Rather predictably, the two most important features to the model by far are goals scored and goals missed, shocker! Those two are followed by xPTS(expected points), and npxGD(non penalty kick expected goal difference). It’s clear that these features in a model make it a little unfair, because its essentialy making a prediction from other predictions, but this bar chart does give us a pretty good idea of which of these predictions has the greatest impact on predicting the outcome of a game. When trying to consider which one of these non predictive statistical features I should use, I was captured by the ppda statistic. Ppda is a measurement of the intensity with which a team presses their opponent, and is measured by the number of passes made by the attacking team divided by the number of defensive actions. Here is a link to a much more thorough explanation of this statistic https://statsbomb.com/2014/07/defensive-metrics-measuring-the-intensity-of-a-high-press/.

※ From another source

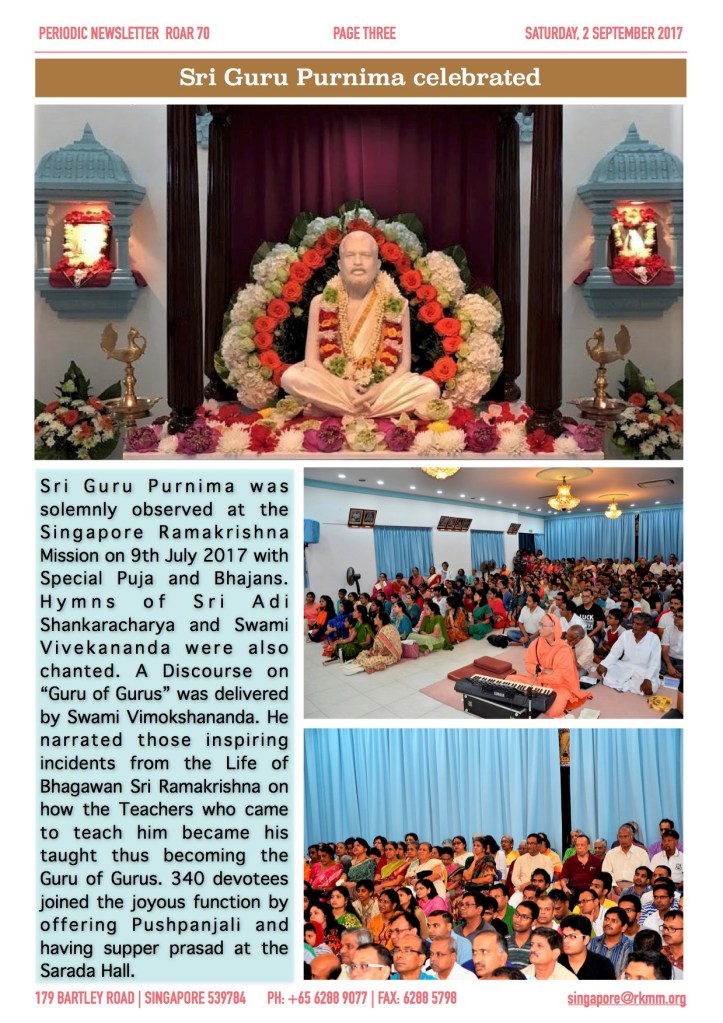 PERIODIC NEWSLETTER ROAR 70 PAGE THREE SATURDAY, 2 SEPTEMBER 2017

Sri Guru Purnima celebrated

Sri Guru Purnima was solemnly observed at the Singapore Ramakrishna Mission on 9th July 2017 with Special Puja and Bhajans. Hymns of Sri Adi Shankaracharya and Swami Vivekananda were also chanted. A Discourse on "Guru of Gurus" was delivered by Swami Vimokshananda. He narrated those inspiring incidents from the Life of Bhagawan Sri Ramakrishna on how the Teachers who came to teach him became his taught thus becoming the Guru of Gurus. 340 devotees joined the joyous function by offering Pushpanjali and having supper prasad at the Sarada Hall.

179 BARTLEY ROAD | SINGAPORE 539784 PH: +65 6288 9077 | FAX: 6288 5798 singapore@rkmm.org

In summary, a lower ppda reflects a higher pressing intensity and a higher ppda reflects a lower pressing intensity. So let’s see if we can build a model that will predict the outcome of the game solely off of ppda and allowed ppda. First lets take a look at the relationship between ppda and pts.

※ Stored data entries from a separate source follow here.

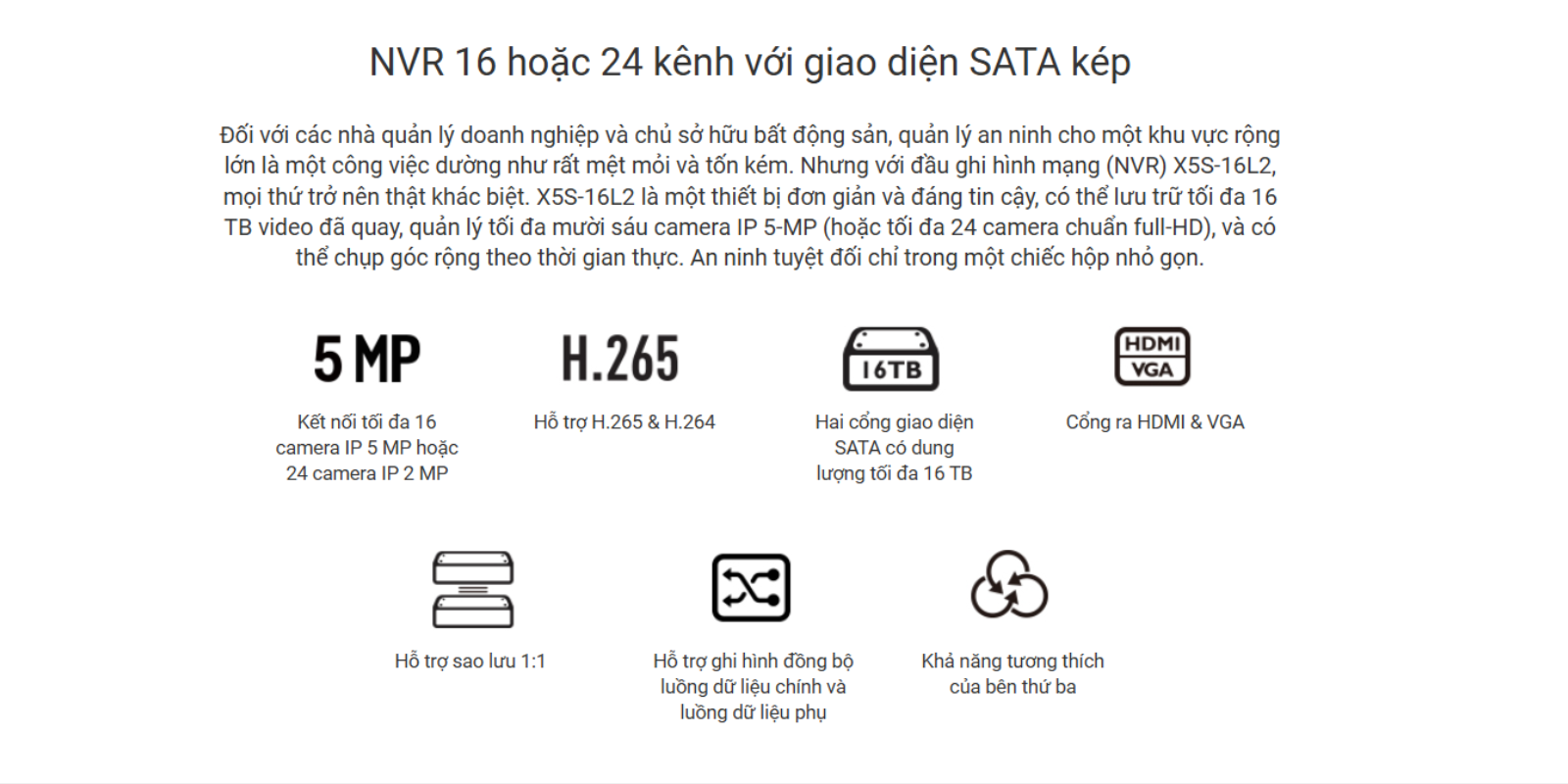 NVR 16 hoặc 24 kênh với giao diện SATA kép

Đối với các nhà quản lý doanh nghiệp và chủ sở hữu bất động sản, quản lý an ninh cho một khu vực rộng lớn là một công việc dường như rất mệt mỏi và tốn kém. Nhưng với đầu ghi hình mạng (NVR) X5S-16L2, mọi thứ trở nên thật khác biệt. X5S-16L2 là một thiết bị đơn giản và đáng tin cậy, có thể lưu trữ tối đa 16 TB video đã quay, quản lý tối đa mười sáu camera IP 5-MP (hoặc tối đa 24 camera chuẩn full-HD), và có thể chụp góc rộng theo thời gian thực. An ninh tuyệt đối chỉ trong một chiếc hộp nhỏ gọn.

5 MP
Kết nối tối đa 16 camera IP 5 MP hoặc 24 camera IP 2 MP

H.265
Hỗ trợ H.265 & H.264

16TB
Hai cổng giao diện SATA có dung lượng tối đa 16 TB

HDMI VGA
Cổng ra HDMI & VGA

Hỗ trợ sao lưu 1:1

Hỗ trợ ghi hình đồng bộ luồng dữ liệu chính và luồng dữ liệu phụ

Khả năng tương thích của bên thứ ba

While this isn’t the prettiest scatter plot, because our y variable only has three outputs, it does give us a decent idea of the relationship. The higher the defensive intensity(lower the pdda) the slightly better chance of getting more points. Now let’s repeat the previous steps and build another random forest model but this time only with these two features, and then asses the models accuracy.
As you can see our random forest model this time doesn’t have nearly as high of a testing accuracy score at 39%, but that is to be expected as the model has only two features to train as opposed to the previous 16. Again we have the same problem as before with this model is that it has a perfect training accuracy, which means that it is overfitting. However we are not stuck with this model as there are many different models we can build and tune to try and get the highest possible accuracy score. First lets try a simple logistic regression model and see how it compares to the random forest model.
The Logistic regression actually scored about 4 percent better than the Random forest model on testing accuracy and is not overfitting on the training data. Next we’ll try a Randomized Search model, where we randomize all the hyperparamaters.
The Randomized Search is doing the best of all the models in both the training accuracy and the testing accuracy, so it makes sense to move forward with this model.
To further evaluate a classification model it’s always a good idea to print out a classification report, which will show how our model is performing at predicting a win, tie and loss(3pts, 1 pt, 0pts).
This report shows that the model is doing best at predicting when a team will get 0 pts and having the toughest time predicting when a team will get 1 pt. To get another visualization of how our model is predicting these three values, we can plot a confusion matrix.
Because our target is non-binary it can be slightly more confusing to read but it still holds some value. The confusion matrix reiterates to a certain degree what our classification model was telling us. The model is having a tough time predicting ties, and an easier time predicting wins and losses.
Lastly, we can finally set our randomized search model equal to a variable and generate a list of predictions.
Now we have created a predictive model that will take the ppda and ppda allowed statistics and generate a prediction as to wether that team will receive 0 points, 1 point, or 3 points in that game.